Outspoken and ferocious, Lewis spent his entire 17-year career with the Ravens. Out of the gate, he was a force and led the club in tackles his rookie season. In 2000 and 2003 the league named Lewis its Defensive Player of the Year—just the sixth player in history to win the award multiple times.
In addition, he earned 13 trips to the Pro Bowl during his career and was named to the NFL's All Decade (2000s) team.
Lewis's best year arguably came in 2000, when he led the Ravens to a Super Bowl title, and took home the game's MVP honors in the win. Overall it was an astonishing year for the Lewis led Ravens defense. The team registered four shutouts during the season and established league records for fewest rushing yards and fewest points allowed during a 16-game season.
The spiritual leader of the team, Lewis continued to play at an astonishingly high level well into his 30s. But by the 2012 season, his game had started to slow. Shelved for part of the year with triceps injury, and unable to dominate the field like he once had, Lewis announced that he would retire at the end of the season.

The news rallied a Ravens team that had faltered at the end of the regular season and helped steer the franchise to big victories over Peyton Manning's Denver Broncos and Tom Brady's New England Patriots. Lewis played his final football game on February 3, 2013, in New Orleans, Louisiana; in Super Bowl XLVII, the Ravens went head to head against the San Francisco 49ers, and won, 34 to 31. At age 37,

Arrest and Murder Suspicions 
Lewis had finalized his career with a second Super Bowl victory. "How could it end any other way than that?" he said to interviewers after the game, adding, "And now I get to ride into the sunset with my second ring ... Baltimore! Baltimore! We coming home, baby! We did it!"
But for all his big game talent, Lewis's reputation will forever be marred by his connection to a gruesome double murder outside an Atlanta nightclub in the early morning hours of January 31, 2000. Atlanta had played host to Super Bowl XXXIV and the game, which Lewis attended, had concluded just hours before.
The details of what happened that night have never truly been sorted out. What is known is that at some point a fight broke out involving Lewis's entourage that left two young men dead. Lewis, who was fingered in the tragedy, was jailed for 11 days and indicted with two others in the murders.
At the outset of the investigation Lewis lied to police and said he didn't know his two co-defendants. Many felt that Lewis had something to hide but key evidence, including a blood stained white suite that might have linked Lewis to the deaths, was never recovered.
In the end, Lewis struck a plea bargain.

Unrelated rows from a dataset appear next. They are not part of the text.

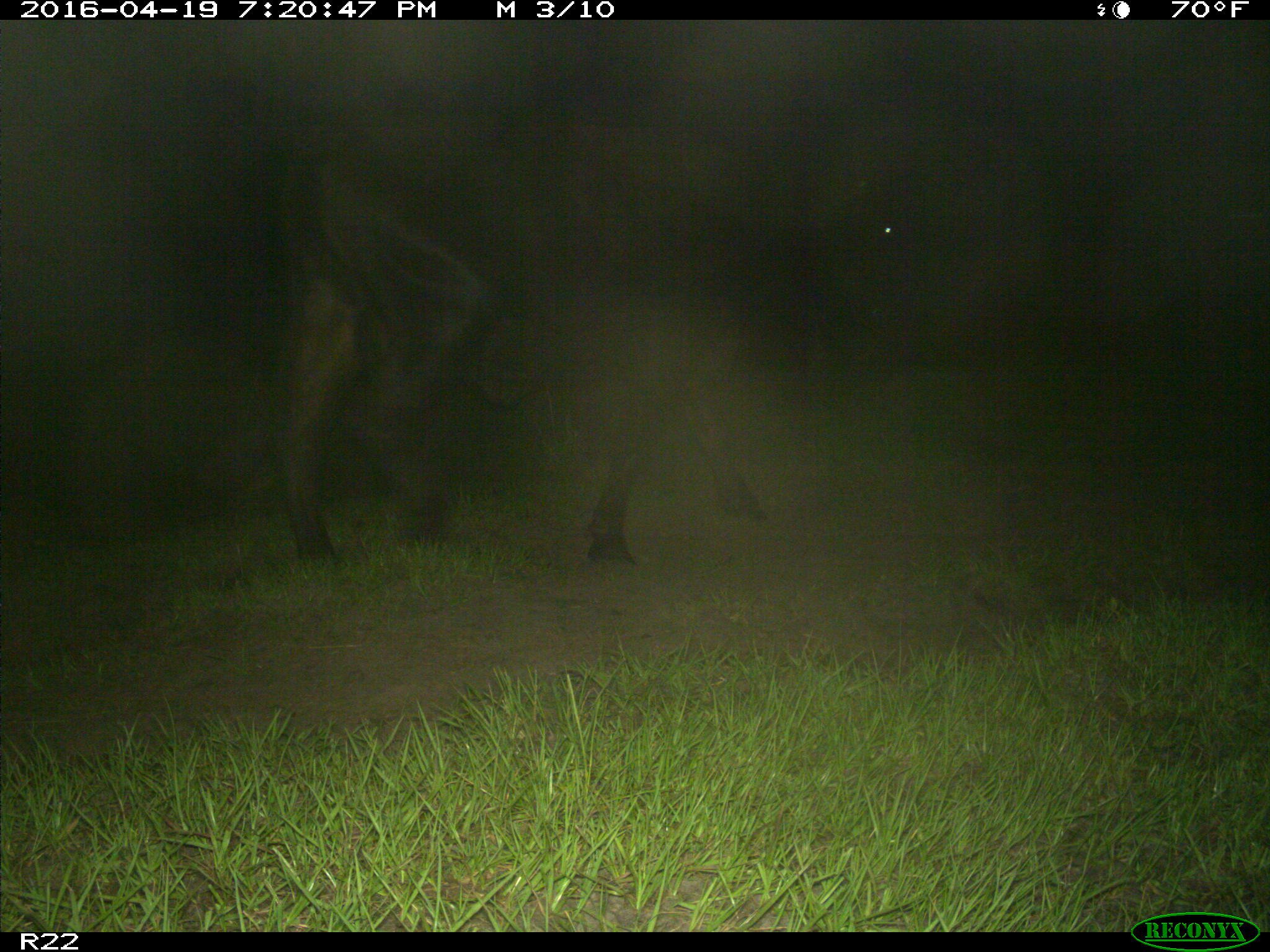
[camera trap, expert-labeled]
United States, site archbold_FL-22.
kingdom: Animalia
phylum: Chordata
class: Mammalia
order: Artiodactyla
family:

In return for having the murder and aggravated and assault charges dropped, Lewis plead guilty to one count of obstruction of justice and agreed to testify against his two friends, both of whom were eventually acquitted. Lewis was also sentenced to one year of probation.
While managing to escape the wrath of the law, the NFL showed its displeasure over the situation by fining Lewis $250,000 at the start of the 2000 season.
In the years after the murders, Lewis turned his life and image around, helped in no small part by leading the Ravens to a Super Bowl victory just 12 months after his arrest.
Lewis has spoken little about the case. But in a 2010 interview with the Baltimore Sun, he said, "I'm telling you, no day leaves this Earth without me asking God to ease the pain of anybody who was affected by that whole ordeal." he said. "He's a God who tests people—not that he put me in that situation, because he didn't make me go nowhere. I put myself in that situation."

Drug Allegations

In early 2013, Lewis faced accusations that he used deer antler, a controversial dietary supplement banned by the NFL. Deer antler reportedly contains a high concentration of insulin-like growth factor, which, much like the human growth hormone, promotes faster recovery throughout the body.